Building a Real-Time AI Dashboard: Live Metrics, Streaming Logs, and Agent Status

Why AI Agents Need Real-Time Dashboards

Monitoring AI agents in production requires more than traditional APM tools. You need to see token throughput, model latency percentiles, tool call success rates, agent reasoning traces, and cost accumulation — all updating in real time.
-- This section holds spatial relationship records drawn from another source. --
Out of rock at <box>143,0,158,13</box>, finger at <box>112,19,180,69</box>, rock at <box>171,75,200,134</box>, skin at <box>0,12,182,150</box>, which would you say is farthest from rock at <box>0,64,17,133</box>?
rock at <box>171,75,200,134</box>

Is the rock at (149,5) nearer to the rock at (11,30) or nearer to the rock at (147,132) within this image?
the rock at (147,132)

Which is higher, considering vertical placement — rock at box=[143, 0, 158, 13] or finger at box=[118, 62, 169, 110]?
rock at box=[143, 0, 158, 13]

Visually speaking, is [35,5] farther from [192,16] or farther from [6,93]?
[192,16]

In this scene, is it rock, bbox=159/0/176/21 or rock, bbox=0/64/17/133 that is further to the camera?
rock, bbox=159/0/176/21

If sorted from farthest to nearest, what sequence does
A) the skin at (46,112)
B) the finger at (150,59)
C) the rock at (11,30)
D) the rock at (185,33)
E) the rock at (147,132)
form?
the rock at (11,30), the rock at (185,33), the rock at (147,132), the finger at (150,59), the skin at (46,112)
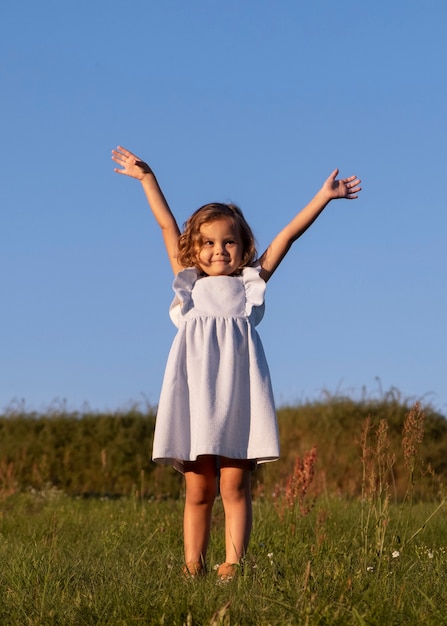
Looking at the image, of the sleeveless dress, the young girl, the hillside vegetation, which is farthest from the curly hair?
the hillside vegetation

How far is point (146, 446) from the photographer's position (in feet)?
38.4

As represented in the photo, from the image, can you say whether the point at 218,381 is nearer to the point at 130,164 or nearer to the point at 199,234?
the point at 199,234

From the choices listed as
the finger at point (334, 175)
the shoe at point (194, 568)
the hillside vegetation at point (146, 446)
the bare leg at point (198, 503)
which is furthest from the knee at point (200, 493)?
the hillside vegetation at point (146, 446)

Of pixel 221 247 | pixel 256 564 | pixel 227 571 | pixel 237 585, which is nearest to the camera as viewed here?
pixel 237 585

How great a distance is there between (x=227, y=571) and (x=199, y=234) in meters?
1.66

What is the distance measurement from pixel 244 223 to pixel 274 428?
1.11 meters

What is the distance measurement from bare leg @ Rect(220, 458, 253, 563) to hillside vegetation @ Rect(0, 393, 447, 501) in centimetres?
690

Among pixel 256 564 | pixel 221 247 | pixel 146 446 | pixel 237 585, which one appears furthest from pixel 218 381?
pixel 146 446

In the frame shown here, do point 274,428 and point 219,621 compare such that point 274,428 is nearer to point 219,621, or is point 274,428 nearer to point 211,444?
point 211,444

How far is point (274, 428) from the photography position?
398 cm

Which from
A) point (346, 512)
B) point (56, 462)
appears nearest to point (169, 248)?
point (346, 512)

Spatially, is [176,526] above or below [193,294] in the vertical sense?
below

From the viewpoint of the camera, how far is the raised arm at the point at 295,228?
4328mm

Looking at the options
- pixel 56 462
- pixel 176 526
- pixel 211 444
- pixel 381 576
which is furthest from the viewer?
pixel 56 462
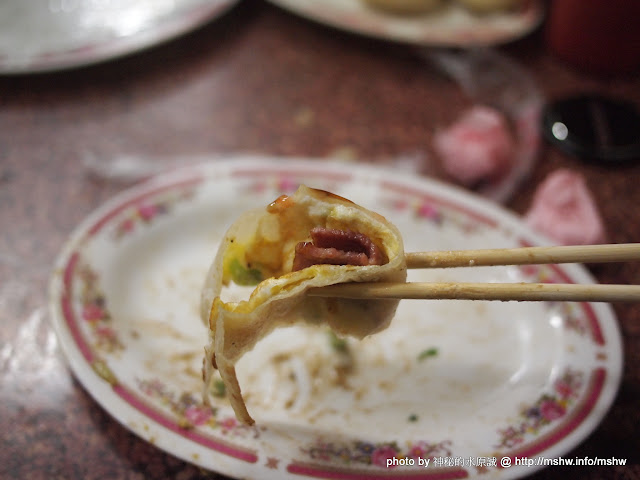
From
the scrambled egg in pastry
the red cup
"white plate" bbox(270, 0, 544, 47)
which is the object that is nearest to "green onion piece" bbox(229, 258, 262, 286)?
the scrambled egg in pastry

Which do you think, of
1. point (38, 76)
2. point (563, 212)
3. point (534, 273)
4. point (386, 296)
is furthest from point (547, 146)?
point (38, 76)

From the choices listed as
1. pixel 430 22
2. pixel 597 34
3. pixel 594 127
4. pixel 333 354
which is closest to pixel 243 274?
pixel 333 354

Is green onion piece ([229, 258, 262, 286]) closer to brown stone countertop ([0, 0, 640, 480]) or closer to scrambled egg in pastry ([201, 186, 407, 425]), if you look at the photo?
scrambled egg in pastry ([201, 186, 407, 425])

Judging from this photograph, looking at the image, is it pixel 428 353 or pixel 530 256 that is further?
pixel 428 353

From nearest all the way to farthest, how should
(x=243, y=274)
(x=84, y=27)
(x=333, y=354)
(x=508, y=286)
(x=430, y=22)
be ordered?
(x=508, y=286) → (x=243, y=274) → (x=333, y=354) → (x=84, y=27) → (x=430, y=22)

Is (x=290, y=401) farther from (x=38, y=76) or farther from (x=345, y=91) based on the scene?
(x=38, y=76)

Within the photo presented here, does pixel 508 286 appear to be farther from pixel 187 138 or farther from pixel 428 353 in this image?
pixel 187 138

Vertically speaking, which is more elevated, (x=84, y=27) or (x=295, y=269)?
(x=295, y=269)

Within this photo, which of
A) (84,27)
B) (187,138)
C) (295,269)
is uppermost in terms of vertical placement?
(295,269)

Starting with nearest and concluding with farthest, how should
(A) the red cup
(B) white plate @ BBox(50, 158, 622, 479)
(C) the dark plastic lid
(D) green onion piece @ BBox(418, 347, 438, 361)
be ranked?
(B) white plate @ BBox(50, 158, 622, 479) → (D) green onion piece @ BBox(418, 347, 438, 361) → (C) the dark plastic lid → (A) the red cup
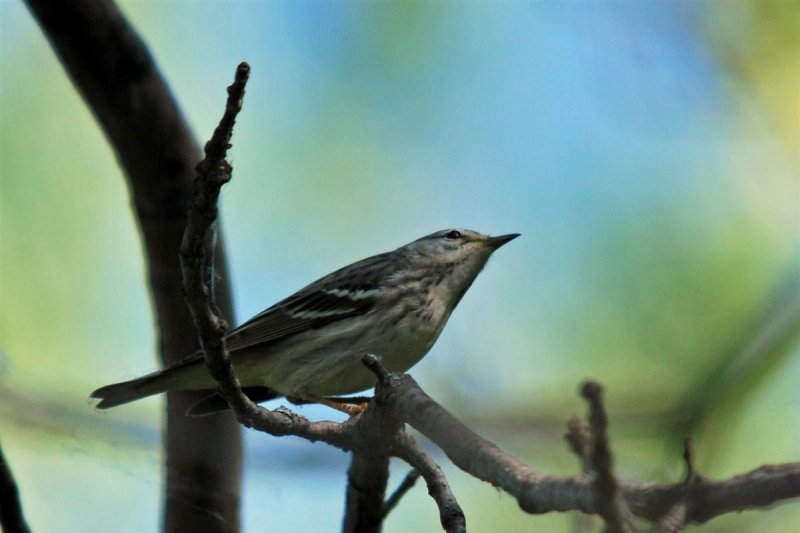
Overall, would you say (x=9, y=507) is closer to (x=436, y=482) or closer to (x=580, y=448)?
(x=436, y=482)

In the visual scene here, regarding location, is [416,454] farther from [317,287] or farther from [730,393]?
[317,287]

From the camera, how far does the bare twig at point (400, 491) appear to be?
524cm

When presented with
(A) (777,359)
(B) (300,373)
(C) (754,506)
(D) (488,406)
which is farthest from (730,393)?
(B) (300,373)

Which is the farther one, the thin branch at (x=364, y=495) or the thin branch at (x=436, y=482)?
the thin branch at (x=364, y=495)

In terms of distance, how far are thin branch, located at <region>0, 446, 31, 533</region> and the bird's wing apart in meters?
2.48

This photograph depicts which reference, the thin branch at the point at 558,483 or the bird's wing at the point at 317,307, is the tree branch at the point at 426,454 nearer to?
the thin branch at the point at 558,483

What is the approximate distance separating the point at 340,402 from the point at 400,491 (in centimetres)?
141

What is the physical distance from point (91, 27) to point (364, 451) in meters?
3.14

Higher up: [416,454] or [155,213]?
[155,213]

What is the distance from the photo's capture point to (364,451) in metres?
4.99

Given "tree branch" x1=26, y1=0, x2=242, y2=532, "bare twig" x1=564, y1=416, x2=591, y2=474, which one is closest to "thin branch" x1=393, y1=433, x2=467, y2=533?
"bare twig" x1=564, y1=416, x2=591, y2=474

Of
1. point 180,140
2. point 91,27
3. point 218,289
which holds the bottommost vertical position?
point 218,289

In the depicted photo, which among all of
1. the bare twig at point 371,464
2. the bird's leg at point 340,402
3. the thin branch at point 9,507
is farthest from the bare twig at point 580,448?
the bird's leg at point 340,402

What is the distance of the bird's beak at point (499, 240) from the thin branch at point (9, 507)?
4243 millimetres
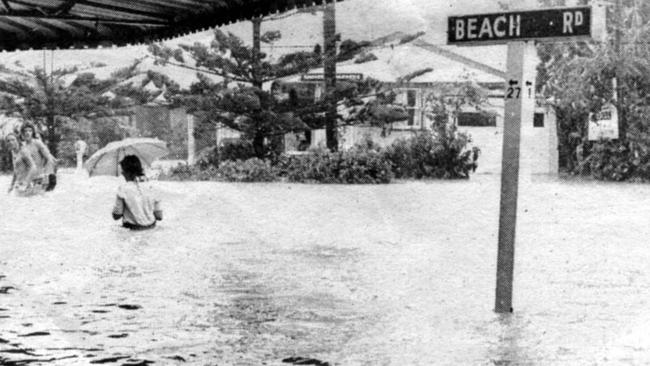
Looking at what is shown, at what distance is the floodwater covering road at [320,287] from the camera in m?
7.36

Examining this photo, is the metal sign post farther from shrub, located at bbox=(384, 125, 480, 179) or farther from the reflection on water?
shrub, located at bbox=(384, 125, 480, 179)

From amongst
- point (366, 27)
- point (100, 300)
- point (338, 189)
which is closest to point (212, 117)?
point (338, 189)

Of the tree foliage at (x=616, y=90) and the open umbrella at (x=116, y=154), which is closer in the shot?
the open umbrella at (x=116, y=154)

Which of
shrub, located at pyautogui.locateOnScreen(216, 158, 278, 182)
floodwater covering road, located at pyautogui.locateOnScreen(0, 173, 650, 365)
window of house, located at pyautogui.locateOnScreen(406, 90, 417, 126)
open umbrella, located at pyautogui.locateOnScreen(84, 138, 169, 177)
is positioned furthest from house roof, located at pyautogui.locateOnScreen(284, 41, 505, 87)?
floodwater covering road, located at pyautogui.locateOnScreen(0, 173, 650, 365)

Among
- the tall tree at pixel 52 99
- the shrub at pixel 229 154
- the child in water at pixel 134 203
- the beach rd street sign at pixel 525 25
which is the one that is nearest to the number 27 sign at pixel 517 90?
the beach rd street sign at pixel 525 25

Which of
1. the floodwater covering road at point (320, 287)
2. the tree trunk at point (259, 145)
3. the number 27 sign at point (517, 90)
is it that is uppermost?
the number 27 sign at point (517, 90)

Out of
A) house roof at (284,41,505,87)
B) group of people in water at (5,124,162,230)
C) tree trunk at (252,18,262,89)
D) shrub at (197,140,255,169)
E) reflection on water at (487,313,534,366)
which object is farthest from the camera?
house roof at (284,41,505,87)

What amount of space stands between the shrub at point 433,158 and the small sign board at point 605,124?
132 inches

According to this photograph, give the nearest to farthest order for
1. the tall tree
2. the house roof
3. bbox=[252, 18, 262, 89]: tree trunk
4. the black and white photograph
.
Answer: the black and white photograph
bbox=[252, 18, 262, 89]: tree trunk
the tall tree
the house roof

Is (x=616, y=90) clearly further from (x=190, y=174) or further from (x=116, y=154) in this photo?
(x=116, y=154)

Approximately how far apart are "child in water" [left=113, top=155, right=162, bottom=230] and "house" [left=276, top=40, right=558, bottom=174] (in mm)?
17254

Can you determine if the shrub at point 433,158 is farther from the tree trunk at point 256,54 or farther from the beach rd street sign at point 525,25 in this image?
the beach rd street sign at point 525,25

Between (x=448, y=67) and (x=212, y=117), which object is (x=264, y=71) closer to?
(x=212, y=117)

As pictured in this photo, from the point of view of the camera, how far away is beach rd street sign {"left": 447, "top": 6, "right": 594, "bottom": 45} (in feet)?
26.9
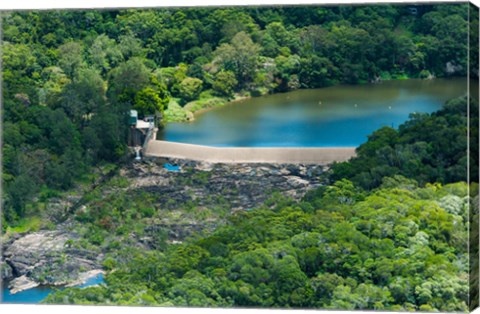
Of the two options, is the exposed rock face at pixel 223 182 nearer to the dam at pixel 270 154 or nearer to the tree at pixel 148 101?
the dam at pixel 270 154

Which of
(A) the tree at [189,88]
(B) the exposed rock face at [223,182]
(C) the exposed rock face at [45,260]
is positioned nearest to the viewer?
(B) the exposed rock face at [223,182]

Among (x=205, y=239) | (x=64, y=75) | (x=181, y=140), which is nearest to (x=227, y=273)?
(x=205, y=239)

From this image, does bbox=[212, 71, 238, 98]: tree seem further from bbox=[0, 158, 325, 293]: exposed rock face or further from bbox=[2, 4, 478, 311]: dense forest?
bbox=[0, 158, 325, 293]: exposed rock face

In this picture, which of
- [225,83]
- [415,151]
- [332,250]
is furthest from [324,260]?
[225,83]

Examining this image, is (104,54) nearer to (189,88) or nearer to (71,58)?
(71,58)

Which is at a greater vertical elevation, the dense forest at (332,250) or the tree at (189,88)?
the tree at (189,88)

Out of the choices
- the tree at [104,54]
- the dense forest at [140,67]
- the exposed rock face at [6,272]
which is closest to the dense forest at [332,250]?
the exposed rock face at [6,272]
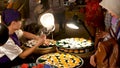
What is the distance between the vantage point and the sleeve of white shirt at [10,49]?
292 cm

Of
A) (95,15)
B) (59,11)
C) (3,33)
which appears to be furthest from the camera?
(59,11)

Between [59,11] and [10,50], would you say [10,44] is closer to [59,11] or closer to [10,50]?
[10,50]

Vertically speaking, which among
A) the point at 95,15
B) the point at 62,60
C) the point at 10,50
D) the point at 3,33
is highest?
the point at 3,33

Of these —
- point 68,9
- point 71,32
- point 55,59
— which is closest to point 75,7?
point 68,9

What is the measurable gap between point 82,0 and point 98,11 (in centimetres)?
300

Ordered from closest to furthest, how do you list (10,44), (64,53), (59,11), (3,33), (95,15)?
(3,33)
(10,44)
(64,53)
(95,15)
(59,11)

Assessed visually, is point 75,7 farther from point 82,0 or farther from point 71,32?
point 71,32

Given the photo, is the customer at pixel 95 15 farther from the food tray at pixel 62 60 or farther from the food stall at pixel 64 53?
the food tray at pixel 62 60

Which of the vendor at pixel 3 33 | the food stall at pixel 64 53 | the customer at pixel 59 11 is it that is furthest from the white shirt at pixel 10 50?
the customer at pixel 59 11

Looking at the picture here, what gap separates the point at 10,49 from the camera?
117 inches

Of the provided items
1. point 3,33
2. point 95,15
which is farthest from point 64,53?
point 3,33

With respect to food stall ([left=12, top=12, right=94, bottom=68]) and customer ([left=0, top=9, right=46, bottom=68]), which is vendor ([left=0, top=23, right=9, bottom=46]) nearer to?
food stall ([left=12, top=12, right=94, bottom=68])

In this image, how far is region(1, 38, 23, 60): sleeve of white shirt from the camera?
292 cm

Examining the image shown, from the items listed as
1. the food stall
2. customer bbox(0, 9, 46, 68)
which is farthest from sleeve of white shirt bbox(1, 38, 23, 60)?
the food stall
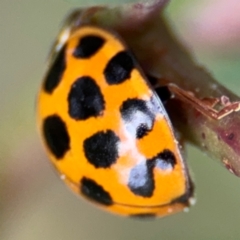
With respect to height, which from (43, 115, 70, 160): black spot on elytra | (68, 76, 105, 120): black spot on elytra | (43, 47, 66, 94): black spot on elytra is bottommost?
(43, 115, 70, 160): black spot on elytra

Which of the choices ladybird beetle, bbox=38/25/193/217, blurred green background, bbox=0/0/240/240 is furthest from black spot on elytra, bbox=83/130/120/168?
blurred green background, bbox=0/0/240/240

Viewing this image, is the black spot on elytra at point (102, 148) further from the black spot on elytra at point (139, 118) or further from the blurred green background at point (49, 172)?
the blurred green background at point (49, 172)

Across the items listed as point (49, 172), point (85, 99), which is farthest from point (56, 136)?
point (49, 172)

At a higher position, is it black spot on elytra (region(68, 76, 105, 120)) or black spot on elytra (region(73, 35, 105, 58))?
black spot on elytra (region(73, 35, 105, 58))

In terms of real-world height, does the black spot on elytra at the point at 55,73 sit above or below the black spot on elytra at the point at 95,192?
above

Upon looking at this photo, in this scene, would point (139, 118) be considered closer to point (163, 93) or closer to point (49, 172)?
point (163, 93)

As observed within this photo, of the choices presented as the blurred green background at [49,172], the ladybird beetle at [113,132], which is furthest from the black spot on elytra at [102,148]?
the blurred green background at [49,172]

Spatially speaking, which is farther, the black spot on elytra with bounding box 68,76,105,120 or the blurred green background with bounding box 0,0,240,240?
the blurred green background with bounding box 0,0,240,240

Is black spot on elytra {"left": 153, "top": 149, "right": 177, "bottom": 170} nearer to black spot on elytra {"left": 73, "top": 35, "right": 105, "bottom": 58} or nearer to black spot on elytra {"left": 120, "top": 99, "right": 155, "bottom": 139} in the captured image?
black spot on elytra {"left": 120, "top": 99, "right": 155, "bottom": 139}

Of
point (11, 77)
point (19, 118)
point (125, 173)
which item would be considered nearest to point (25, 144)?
point (19, 118)
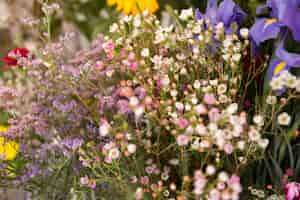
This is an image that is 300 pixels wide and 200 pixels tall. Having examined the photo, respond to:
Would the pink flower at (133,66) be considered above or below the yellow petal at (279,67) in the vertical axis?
above

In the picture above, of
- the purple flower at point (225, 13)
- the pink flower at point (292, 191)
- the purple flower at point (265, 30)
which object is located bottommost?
the pink flower at point (292, 191)

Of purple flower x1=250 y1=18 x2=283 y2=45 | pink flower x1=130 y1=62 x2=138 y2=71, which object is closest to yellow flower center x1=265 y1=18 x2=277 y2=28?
purple flower x1=250 y1=18 x2=283 y2=45

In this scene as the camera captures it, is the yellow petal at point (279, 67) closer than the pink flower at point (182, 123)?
No

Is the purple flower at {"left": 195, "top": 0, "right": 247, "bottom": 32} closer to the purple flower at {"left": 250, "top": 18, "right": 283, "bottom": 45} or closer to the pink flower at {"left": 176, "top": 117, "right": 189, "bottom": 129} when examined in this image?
the purple flower at {"left": 250, "top": 18, "right": 283, "bottom": 45}

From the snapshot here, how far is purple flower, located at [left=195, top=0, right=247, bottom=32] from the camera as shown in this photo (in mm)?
576

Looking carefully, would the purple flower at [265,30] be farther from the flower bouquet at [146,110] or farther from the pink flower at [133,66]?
the pink flower at [133,66]

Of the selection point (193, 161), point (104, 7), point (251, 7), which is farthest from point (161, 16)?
point (193, 161)

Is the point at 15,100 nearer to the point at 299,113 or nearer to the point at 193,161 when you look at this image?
the point at 193,161

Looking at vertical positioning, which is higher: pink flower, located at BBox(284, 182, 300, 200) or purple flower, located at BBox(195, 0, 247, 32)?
purple flower, located at BBox(195, 0, 247, 32)

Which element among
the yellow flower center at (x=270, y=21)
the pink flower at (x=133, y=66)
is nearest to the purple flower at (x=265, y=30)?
the yellow flower center at (x=270, y=21)

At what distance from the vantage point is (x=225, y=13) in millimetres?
580

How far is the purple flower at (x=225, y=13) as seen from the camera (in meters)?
0.58

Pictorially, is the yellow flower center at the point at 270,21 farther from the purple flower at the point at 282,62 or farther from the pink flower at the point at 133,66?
the pink flower at the point at 133,66

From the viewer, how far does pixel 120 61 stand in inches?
23.6
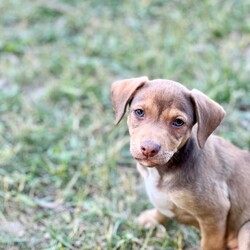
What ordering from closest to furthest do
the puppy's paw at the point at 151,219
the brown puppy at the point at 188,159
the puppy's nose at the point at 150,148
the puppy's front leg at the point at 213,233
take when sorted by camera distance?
the puppy's nose at the point at 150,148 < the brown puppy at the point at 188,159 < the puppy's front leg at the point at 213,233 < the puppy's paw at the point at 151,219

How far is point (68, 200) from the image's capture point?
5207 millimetres

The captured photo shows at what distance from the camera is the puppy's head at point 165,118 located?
378 centimetres

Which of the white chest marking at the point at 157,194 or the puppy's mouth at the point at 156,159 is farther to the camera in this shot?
the white chest marking at the point at 157,194

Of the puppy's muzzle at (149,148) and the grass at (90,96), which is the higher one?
the puppy's muzzle at (149,148)

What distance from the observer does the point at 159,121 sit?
12.7ft

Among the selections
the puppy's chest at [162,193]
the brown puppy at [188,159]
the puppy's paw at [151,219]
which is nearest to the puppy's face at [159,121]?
the brown puppy at [188,159]

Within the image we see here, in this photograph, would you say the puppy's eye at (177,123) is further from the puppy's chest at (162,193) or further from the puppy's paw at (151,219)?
the puppy's paw at (151,219)

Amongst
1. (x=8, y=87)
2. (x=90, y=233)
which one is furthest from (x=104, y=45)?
(x=90, y=233)

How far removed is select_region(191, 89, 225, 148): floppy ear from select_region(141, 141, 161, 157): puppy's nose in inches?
14.0

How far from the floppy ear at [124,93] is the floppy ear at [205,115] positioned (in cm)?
39

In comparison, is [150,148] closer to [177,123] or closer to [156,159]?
[156,159]

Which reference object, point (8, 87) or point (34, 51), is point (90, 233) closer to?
point (8, 87)

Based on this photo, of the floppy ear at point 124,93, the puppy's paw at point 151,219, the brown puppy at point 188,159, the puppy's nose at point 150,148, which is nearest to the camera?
the puppy's nose at point 150,148

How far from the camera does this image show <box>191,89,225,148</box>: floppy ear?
390 centimetres
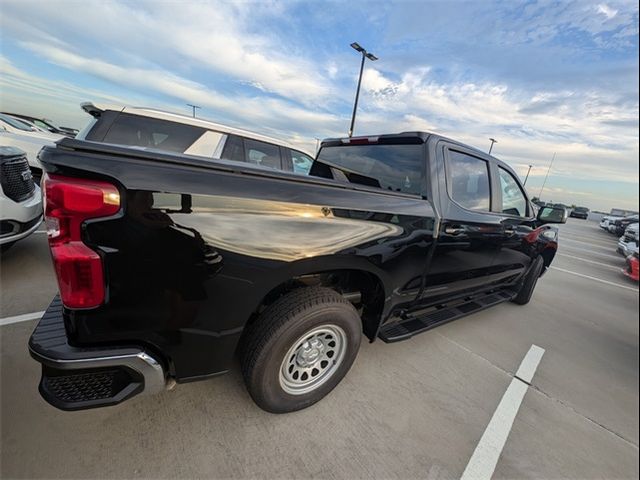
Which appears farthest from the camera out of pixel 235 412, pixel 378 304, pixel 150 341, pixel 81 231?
pixel 378 304

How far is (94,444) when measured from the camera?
1.77m

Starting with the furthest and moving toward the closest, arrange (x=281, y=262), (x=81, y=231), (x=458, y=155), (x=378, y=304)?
(x=458, y=155) → (x=378, y=304) → (x=281, y=262) → (x=81, y=231)

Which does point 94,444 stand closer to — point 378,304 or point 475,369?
point 378,304

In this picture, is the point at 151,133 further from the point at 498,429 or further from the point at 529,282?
the point at 529,282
A well-built dashboard transforms a black-box AI system into an observable one where you can spot degradation before users notice.

The architecture follows three layers: a metrics collection backend that aggregates data from running agents, a streaming transport layer that pushes updates to the browser, and a frontend that renders efficiently without choking on high-frequency updates.

Backend: Metrics Collection and Aggregation

Start by instrumenting your agents to emit structured events. Each event carries a timestamp, agent ID, event type, and a payload with type-specific data.

import asyncio
import time
import json
from dataclasses import dataclass, asdict
from typing import Optional
from collections import defaultdict, deque

@dataclass
class AgentMetricEvent:
    agent_id: str
    event_type: str  # "token", "tool_call", "error", "completion"
    timestamp: float
    payload: dict

class MetricsAggregator:
    def __init__(self, window_seconds: int = 60):
        self.window = window_seconds
        self.events: deque[AgentMetricEvent] = deque()
        self.subscribers: list[asyncio.Queue] = []

    def record(self, event: AgentMetricEvent):
        self.events.append(event)
        self._prune_old_events()

        snapshot = self._compute_snapshot()
        for queue in self.subscribers:
            try:
                queue.put_nowait(snapshot)
            except asyncio.QueueFull:
                pass  # Drop if subscriber is slow

    def _prune_old_events(self):
        cutoff = time.time() - self.window
        while self.events and self.events[0].timestamp < cutoff:
            self.events.popleft()

    def _compute_snapshot(self) -> dict:
        now = time.time()
        recent = [e for e in self.events if e.timestamp > now - self.window]

        tokens = [e for e in recent if e.event_type == "token"]
        tool_calls = [e for e in recent if e.event_type == "tool_call"]
        errors = [e for e in recent if e.event_type == "error"]
        completions = [e for e in recent if e.event_type == "completion"]

        latencies = [
            e.payload.get("latency_ms", 0) for e in completions
        ]
        latencies.sort()

        return {
            "timestamp": now,
            "tokens_per_second": len(tokens) / max(self.window, 1),
            "tool_calls_total": len(tool_calls),
            "error_rate": len(errors) / max(len(recent), 1),
            "completions": len(completions),
            "p50_latency_ms": latencies[len(latencies) // 2] if latencies else 0,
            "p99_latency_ms": latencies[int(len(latencies) * 0.99)] if latencies else 0,
            "active_agents": len(set(e.agent_id for e in recent)),
        }

    def subscribe(self) -> asyncio.Queue:
        queue = asyncio.Queue(maxsize=100)
        self.subscribers.append(queue)
        return queue

    def unsubscribe(self, queue: asyncio.Queue):
        self.subscribers.remove(queue)

aggregator = MetricsAggregator(window_seconds=60)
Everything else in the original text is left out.